** BEGIN Data for this exercise **
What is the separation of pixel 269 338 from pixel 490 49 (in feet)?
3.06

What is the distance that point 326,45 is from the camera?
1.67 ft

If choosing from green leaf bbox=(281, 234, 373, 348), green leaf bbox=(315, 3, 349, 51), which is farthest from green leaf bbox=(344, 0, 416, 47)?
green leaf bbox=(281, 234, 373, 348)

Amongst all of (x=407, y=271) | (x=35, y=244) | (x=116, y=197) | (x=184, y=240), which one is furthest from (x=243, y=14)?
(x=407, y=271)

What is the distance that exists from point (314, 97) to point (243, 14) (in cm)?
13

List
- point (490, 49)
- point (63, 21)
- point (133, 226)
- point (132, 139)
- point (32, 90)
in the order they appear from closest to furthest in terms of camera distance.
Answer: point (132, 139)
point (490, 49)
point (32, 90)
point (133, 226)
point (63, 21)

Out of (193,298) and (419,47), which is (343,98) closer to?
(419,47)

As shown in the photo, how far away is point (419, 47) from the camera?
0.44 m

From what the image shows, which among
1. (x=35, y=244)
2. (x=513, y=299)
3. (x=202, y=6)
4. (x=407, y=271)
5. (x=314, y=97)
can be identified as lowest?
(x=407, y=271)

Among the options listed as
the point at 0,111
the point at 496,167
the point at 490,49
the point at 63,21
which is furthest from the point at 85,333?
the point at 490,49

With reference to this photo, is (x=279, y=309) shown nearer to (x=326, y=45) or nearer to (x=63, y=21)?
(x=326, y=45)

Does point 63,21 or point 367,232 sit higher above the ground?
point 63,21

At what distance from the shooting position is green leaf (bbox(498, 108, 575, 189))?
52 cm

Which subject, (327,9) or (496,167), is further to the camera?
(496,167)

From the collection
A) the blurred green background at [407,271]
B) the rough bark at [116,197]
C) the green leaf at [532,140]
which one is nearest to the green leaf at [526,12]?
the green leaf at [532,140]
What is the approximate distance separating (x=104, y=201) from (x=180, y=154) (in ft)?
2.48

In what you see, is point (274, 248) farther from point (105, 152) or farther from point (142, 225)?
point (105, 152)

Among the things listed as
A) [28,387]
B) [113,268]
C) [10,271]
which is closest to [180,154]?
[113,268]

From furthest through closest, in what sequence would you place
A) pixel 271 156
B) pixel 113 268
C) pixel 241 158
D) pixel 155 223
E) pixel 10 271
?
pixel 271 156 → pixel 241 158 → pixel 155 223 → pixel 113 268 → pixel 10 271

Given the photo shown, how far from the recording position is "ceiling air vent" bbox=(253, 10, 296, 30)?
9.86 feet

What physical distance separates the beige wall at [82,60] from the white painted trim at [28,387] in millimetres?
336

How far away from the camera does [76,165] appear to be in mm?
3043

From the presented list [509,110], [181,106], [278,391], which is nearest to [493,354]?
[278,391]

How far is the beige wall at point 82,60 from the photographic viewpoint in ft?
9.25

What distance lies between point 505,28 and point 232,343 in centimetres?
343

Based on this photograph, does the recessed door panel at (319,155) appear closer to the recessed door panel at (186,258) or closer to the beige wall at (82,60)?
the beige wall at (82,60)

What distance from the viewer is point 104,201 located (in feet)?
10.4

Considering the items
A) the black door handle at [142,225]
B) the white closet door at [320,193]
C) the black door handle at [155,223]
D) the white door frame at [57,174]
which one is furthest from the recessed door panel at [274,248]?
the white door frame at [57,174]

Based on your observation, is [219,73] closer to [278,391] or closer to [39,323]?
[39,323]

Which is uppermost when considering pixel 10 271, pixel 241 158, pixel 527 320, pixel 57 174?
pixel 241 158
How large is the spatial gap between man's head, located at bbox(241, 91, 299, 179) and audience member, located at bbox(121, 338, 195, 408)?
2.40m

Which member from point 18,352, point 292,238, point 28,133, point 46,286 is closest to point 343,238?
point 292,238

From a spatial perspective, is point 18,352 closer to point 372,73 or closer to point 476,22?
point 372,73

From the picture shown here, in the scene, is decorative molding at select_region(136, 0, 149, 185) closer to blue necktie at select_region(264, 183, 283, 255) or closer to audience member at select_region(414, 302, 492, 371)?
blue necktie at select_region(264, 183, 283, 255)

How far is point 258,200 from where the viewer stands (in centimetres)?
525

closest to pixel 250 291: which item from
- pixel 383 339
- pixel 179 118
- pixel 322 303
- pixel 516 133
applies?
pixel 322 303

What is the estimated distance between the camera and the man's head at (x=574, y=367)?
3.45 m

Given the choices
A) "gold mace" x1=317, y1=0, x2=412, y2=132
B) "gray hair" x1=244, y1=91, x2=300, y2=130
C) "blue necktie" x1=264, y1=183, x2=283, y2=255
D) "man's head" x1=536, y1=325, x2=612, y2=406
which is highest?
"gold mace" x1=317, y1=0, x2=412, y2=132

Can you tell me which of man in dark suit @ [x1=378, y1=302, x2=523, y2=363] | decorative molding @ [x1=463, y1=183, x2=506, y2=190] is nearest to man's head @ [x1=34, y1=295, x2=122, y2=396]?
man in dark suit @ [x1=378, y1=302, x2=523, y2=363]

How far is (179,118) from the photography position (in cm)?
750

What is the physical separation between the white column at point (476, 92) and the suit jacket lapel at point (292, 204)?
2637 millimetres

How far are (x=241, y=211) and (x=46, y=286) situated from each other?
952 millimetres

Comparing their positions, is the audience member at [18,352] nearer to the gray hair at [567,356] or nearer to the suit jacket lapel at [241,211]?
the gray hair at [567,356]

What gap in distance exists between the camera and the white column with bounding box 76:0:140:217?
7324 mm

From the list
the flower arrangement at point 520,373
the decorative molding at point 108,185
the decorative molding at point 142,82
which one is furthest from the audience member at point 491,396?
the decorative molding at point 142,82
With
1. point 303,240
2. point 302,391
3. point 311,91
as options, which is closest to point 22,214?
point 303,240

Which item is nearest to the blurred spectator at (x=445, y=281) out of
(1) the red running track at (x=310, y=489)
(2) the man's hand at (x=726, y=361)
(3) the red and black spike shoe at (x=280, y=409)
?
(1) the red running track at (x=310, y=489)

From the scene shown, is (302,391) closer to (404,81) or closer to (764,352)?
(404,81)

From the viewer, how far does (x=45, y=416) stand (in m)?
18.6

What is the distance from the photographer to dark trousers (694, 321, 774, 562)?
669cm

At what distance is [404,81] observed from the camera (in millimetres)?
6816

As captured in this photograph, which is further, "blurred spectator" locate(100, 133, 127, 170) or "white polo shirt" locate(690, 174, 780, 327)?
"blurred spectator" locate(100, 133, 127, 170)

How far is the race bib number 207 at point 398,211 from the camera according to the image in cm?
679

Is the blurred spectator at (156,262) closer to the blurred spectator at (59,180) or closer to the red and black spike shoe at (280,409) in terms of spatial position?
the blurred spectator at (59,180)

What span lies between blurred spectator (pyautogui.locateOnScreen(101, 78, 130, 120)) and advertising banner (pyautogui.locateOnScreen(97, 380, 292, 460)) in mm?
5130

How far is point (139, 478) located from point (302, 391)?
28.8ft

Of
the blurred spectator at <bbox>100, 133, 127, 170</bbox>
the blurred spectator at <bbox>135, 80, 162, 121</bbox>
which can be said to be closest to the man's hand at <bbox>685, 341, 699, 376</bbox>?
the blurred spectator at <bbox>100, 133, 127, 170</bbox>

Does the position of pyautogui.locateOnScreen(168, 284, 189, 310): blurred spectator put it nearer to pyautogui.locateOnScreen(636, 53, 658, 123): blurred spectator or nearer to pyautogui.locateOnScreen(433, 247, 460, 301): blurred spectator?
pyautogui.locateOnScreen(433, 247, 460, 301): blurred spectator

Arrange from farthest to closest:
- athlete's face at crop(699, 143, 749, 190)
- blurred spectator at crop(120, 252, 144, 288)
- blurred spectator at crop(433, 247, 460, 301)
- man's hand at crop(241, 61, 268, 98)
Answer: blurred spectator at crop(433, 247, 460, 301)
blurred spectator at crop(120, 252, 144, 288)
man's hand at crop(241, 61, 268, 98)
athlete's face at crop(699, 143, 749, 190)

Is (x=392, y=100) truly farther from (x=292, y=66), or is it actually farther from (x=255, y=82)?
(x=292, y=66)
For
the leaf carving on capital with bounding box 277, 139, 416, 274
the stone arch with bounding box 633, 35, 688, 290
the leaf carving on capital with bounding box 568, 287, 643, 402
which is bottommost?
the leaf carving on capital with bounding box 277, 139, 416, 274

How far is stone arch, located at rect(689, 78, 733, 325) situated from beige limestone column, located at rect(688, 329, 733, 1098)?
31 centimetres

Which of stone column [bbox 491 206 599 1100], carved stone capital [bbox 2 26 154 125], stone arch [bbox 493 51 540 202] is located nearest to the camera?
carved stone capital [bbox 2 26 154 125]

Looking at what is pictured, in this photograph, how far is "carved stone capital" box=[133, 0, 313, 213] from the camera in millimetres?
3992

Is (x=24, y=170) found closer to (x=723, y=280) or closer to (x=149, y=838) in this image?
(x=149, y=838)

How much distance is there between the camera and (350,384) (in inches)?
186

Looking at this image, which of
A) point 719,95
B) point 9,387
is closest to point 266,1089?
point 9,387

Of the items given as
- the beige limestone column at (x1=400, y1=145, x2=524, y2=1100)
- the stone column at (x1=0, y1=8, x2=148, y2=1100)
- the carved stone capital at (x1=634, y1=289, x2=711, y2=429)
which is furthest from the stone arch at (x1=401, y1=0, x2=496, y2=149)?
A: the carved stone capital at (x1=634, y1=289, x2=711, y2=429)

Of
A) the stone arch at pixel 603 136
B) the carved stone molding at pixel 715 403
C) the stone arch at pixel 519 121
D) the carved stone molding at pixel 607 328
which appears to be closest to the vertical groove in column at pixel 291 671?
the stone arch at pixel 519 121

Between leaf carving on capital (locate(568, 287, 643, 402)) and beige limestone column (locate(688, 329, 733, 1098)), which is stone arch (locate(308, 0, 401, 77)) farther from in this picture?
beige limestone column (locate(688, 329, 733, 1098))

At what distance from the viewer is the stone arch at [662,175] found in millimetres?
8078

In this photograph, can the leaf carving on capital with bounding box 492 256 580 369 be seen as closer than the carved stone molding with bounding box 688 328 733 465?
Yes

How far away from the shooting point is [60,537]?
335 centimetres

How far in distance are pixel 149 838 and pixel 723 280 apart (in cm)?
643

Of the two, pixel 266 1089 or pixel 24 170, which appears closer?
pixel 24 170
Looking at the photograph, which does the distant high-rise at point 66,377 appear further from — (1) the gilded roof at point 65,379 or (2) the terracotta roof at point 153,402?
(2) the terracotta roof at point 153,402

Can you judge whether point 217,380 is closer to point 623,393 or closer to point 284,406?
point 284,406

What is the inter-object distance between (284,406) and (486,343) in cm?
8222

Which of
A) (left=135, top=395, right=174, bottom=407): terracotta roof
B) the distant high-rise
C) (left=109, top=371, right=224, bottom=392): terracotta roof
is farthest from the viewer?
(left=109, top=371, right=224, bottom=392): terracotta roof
** END Data for this exercise **
*Task goal*:
Return the line that contains "Can you judge" and all lines after it, verbatim, and nothing else.

*Task solution*:
Can you judge whether point 217,380 is closer to point 623,393 or closer to point 284,406?
point 284,406

What is the inter-object distance between (284,406) and (486,343) in cm?
8222

Which of
A) (left=135, top=395, right=174, bottom=407): terracotta roof
B) the distant high-rise
C) (left=109, top=371, right=224, bottom=392): terracotta roof
is farthest from the viewer?
(left=109, top=371, right=224, bottom=392): terracotta roof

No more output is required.